In today’s environment, we tend to substitute brand names for healthy. And, for the most part, we are hyper focused on diet and tend to forget about all that other lifestyle stuff.
Which is really the crux of the matter. How does what I eat combined with my lifestyle impact my chances for heart disease?
As the leading killer in America, it’s something to be aware of.
Heart disease is a term that seems all encompassing of every heart ailment. Take a look at this description from The Mayo Clinic:
“Heart disease is a broad term used to describe a range of diseases that affect your heart. The various diseases that fall under the umbrella of heart disease include diseases of your blood vessels, such as coronary artery disease; heart rhythm problems (arrhythmias); heart infections; and heart defects you’re born with (congenital heart defects).
The term “heart disease” is often used interchangeably with “cardiovascular disease.” Cardiovascular disease generally refers to conditions that involve narrowed or blocked blood vessels that can lead to a heart attack, chest pain (angina) or stroke. Other heart conditions, such as infections and conditions that affect your heart’s muscle, valves or beating rhythm, also are considered forms of heart disease.”(http://www.mayoclinic.com/health/heart-disease/DS01120)

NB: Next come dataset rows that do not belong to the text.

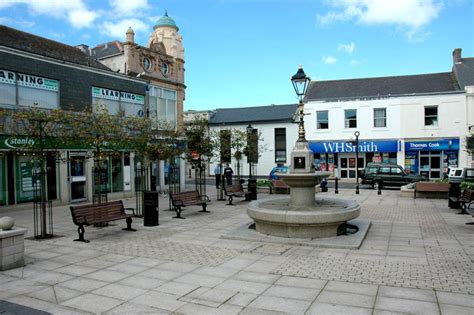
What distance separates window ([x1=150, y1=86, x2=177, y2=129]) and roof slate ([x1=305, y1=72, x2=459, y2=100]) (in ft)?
51.5

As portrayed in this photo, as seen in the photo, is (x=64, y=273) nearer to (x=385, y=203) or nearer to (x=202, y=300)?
(x=202, y=300)

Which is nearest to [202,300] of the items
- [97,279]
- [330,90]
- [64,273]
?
[97,279]

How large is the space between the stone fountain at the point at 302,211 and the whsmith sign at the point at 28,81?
12.1 meters

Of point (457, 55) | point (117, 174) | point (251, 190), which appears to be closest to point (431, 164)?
point (457, 55)

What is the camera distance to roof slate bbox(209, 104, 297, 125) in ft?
134

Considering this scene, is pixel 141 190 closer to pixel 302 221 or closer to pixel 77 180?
pixel 77 180

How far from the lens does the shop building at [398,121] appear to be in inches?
1293

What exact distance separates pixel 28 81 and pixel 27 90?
0.40m

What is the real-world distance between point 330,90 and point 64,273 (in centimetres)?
3465

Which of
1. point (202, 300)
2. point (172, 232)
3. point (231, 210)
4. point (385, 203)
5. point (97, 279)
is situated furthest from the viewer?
point (385, 203)

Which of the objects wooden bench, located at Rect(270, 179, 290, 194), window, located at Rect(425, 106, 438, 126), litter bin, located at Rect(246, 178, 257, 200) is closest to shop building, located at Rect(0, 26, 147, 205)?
litter bin, located at Rect(246, 178, 257, 200)

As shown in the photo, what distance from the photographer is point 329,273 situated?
705 cm

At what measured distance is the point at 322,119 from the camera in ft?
122

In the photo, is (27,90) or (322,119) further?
(322,119)
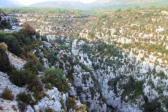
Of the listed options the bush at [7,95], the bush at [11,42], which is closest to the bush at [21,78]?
the bush at [7,95]

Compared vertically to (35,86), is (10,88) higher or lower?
higher

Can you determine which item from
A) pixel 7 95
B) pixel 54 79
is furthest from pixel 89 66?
pixel 7 95

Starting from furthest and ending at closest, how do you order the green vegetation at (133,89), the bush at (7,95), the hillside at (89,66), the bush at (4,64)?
the green vegetation at (133,89) < the bush at (4,64) < the hillside at (89,66) < the bush at (7,95)

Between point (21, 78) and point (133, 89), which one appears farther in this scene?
point (133, 89)

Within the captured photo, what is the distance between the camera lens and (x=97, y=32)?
107 metres

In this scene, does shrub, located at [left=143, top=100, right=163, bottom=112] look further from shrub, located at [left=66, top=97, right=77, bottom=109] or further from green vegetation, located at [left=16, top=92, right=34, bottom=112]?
green vegetation, located at [left=16, top=92, right=34, bottom=112]

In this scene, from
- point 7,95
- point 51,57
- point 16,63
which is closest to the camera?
point 7,95

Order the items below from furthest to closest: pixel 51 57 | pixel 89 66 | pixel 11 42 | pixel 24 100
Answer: pixel 89 66, pixel 51 57, pixel 11 42, pixel 24 100

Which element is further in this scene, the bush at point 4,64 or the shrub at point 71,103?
the shrub at point 71,103

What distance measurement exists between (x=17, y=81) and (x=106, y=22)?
103 metres

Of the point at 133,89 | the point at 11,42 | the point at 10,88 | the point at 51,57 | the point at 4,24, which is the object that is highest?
the point at 4,24

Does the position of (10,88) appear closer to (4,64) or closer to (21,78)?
(21,78)

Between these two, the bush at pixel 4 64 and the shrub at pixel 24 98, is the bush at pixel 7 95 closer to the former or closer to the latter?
the shrub at pixel 24 98

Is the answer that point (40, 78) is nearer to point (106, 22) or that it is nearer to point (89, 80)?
point (89, 80)
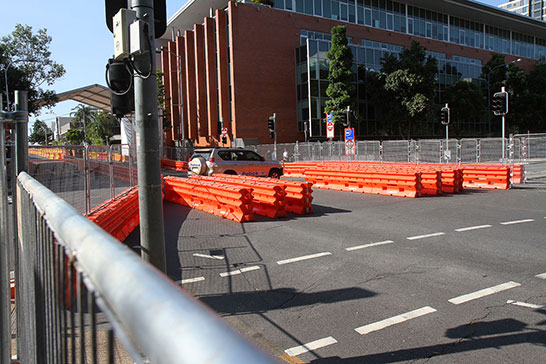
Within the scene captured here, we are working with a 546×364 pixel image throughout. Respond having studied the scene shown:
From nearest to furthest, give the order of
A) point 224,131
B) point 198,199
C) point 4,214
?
1. point 4,214
2. point 198,199
3. point 224,131

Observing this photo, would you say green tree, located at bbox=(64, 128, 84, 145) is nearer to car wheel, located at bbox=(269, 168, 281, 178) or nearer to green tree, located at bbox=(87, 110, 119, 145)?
green tree, located at bbox=(87, 110, 119, 145)

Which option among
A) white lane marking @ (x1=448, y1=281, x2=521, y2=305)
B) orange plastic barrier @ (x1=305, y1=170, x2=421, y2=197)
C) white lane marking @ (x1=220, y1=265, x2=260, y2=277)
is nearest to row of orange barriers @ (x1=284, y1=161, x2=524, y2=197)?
orange plastic barrier @ (x1=305, y1=170, x2=421, y2=197)

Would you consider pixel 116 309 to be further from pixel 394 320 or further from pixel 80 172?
pixel 80 172

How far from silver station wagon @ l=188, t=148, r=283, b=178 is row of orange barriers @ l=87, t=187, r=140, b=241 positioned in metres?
8.70

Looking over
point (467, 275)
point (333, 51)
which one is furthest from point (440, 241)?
point (333, 51)

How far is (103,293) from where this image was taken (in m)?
0.93

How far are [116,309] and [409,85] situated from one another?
146 feet

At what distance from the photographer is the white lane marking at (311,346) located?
14.1ft

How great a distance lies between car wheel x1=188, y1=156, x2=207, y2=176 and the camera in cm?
2071

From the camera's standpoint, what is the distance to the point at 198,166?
68.8 feet

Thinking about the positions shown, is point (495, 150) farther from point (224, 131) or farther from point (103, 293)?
point (103, 293)

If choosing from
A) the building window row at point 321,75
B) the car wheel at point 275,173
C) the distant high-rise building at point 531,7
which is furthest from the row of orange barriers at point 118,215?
the distant high-rise building at point 531,7

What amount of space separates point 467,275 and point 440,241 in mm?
2261

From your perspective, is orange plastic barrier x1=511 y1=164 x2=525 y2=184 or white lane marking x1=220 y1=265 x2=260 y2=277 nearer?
white lane marking x1=220 y1=265 x2=260 y2=277
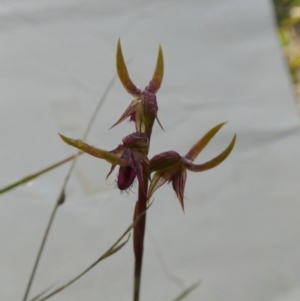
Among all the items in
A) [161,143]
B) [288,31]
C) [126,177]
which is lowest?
[126,177]

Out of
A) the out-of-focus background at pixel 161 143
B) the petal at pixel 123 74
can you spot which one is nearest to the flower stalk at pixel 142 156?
the petal at pixel 123 74

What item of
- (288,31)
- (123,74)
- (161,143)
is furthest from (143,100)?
(288,31)

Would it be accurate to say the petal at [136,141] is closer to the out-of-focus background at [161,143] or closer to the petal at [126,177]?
the petal at [126,177]

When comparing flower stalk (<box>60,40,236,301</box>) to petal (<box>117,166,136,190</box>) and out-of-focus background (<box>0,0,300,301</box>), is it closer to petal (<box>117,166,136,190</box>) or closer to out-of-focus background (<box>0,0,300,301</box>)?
petal (<box>117,166,136,190</box>)

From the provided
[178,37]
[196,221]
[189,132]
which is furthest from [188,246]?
[178,37]

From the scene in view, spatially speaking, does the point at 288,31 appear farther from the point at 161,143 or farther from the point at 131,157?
the point at 131,157

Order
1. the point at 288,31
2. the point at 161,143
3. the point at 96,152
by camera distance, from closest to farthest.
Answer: the point at 96,152 → the point at 161,143 → the point at 288,31

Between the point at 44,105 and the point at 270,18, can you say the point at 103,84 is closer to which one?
the point at 44,105
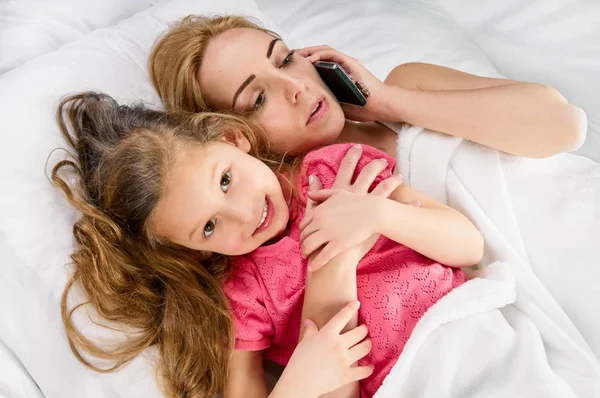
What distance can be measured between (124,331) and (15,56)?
2.26ft

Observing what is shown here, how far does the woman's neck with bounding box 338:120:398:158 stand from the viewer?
1275mm

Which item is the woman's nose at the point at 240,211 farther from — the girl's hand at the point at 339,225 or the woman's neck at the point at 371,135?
the woman's neck at the point at 371,135

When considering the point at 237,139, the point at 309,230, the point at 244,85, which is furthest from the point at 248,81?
the point at 309,230

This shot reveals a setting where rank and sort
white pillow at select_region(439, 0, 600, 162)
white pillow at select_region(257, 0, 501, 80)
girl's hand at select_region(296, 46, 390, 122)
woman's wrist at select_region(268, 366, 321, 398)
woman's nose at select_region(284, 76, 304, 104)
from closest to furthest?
woman's wrist at select_region(268, 366, 321, 398)
woman's nose at select_region(284, 76, 304, 104)
girl's hand at select_region(296, 46, 390, 122)
white pillow at select_region(439, 0, 600, 162)
white pillow at select_region(257, 0, 501, 80)

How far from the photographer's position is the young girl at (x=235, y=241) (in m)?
0.96

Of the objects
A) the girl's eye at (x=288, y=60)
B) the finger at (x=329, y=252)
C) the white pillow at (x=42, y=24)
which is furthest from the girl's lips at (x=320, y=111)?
the white pillow at (x=42, y=24)

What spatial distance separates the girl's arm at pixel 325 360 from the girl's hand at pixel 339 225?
0.30 ft

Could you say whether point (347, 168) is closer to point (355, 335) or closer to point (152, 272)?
point (355, 335)

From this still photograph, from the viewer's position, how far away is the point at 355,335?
951 mm

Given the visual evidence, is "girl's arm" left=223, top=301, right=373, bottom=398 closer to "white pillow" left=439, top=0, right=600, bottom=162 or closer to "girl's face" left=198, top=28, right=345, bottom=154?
"girl's face" left=198, top=28, right=345, bottom=154

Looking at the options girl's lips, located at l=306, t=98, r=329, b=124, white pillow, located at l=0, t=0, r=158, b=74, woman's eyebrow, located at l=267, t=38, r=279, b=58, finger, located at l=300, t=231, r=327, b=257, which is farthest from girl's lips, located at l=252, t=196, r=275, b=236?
white pillow, located at l=0, t=0, r=158, b=74

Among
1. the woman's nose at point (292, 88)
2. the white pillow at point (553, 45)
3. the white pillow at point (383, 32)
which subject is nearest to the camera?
the woman's nose at point (292, 88)

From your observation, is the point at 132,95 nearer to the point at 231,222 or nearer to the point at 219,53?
the point at 219,53

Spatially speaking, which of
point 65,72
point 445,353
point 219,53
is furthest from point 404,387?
point 65,72
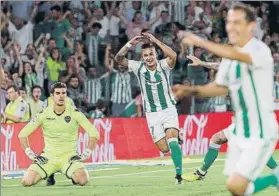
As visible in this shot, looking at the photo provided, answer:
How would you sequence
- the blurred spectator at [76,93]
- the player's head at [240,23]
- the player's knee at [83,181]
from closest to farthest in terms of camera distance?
the player's head at [240,23] → the player's knee at [83,181] → the blurred spectator at [76,93]

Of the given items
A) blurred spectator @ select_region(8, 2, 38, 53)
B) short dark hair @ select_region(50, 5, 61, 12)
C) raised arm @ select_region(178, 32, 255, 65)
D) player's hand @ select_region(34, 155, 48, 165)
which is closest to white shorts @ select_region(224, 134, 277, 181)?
raised arm @ select_region(178, 32, 255, 65)

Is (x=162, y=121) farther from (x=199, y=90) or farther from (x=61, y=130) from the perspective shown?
(x=199, y=90)

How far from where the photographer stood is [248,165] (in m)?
9.99

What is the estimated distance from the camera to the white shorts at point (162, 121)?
17156 mm

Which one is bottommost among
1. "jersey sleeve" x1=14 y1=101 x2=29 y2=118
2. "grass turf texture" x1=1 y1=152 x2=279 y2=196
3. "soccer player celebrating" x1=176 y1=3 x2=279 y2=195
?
"grass turf texture" x1=1 y1=152 x2=279 y2=196

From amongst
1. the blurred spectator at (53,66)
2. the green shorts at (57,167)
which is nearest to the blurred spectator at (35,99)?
the blurred spectator at (53,66)

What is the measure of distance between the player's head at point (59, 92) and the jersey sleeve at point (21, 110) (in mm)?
4864

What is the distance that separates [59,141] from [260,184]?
686cm

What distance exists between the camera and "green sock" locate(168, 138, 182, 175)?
1616cm

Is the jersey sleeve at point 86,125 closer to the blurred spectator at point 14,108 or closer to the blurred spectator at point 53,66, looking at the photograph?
the blurred spectator at point 14,108

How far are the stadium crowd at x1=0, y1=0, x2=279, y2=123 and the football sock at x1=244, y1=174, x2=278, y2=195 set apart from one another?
11644mm

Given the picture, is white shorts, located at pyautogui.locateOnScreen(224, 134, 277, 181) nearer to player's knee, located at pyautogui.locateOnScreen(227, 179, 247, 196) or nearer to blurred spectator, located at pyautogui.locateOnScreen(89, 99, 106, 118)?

What is easier to understand are its symptoms. In short, they include Chest pain (angina), Shortness of breath,Pain, numbness, weakness or coldness in your legs or arms.
The most common cause of heart disease is narrowing or blockage of the coronary arteries, the blood vessels that supply blood to the heart itself. This is called coronary artery disease and happens slowly over time. It’s the major reason people have heart attacks.
Or maybe the major reason is that we only adjust one thing – like diet – without addressing the rest. The objectives are well documented:
Control your blood pressure
Lower your cholesterol
Get enough exercise
While there are some causes that are beyond our control, there are many things we can do to lessen the risks. Some of the “controllable” risk factors include:
High LDL, or “bad” cholesterol and low HDL, or “good” cholesterol.
Uncontrolled hypertension (high blood pressure).
Obesity (more than 20% over one’s ideal body weight).
High C-reactive protein.
Uncontrolled stress and anger.
Even if you think that you are not susceptible, if you experience any of the symptoms, especially repeatedly, it’s good to check in with your health professional.
Get your blood pumping with this easy smoothie recipe. It’s chockfull of ingredients with antioxidants that boost blood flow and can help to keep your arteries clear.
1/2 cup pomegranate juice
1/2 cup yogurt
Put all ingredients in a blender, and blend until desired consistency is reached. Enjoy!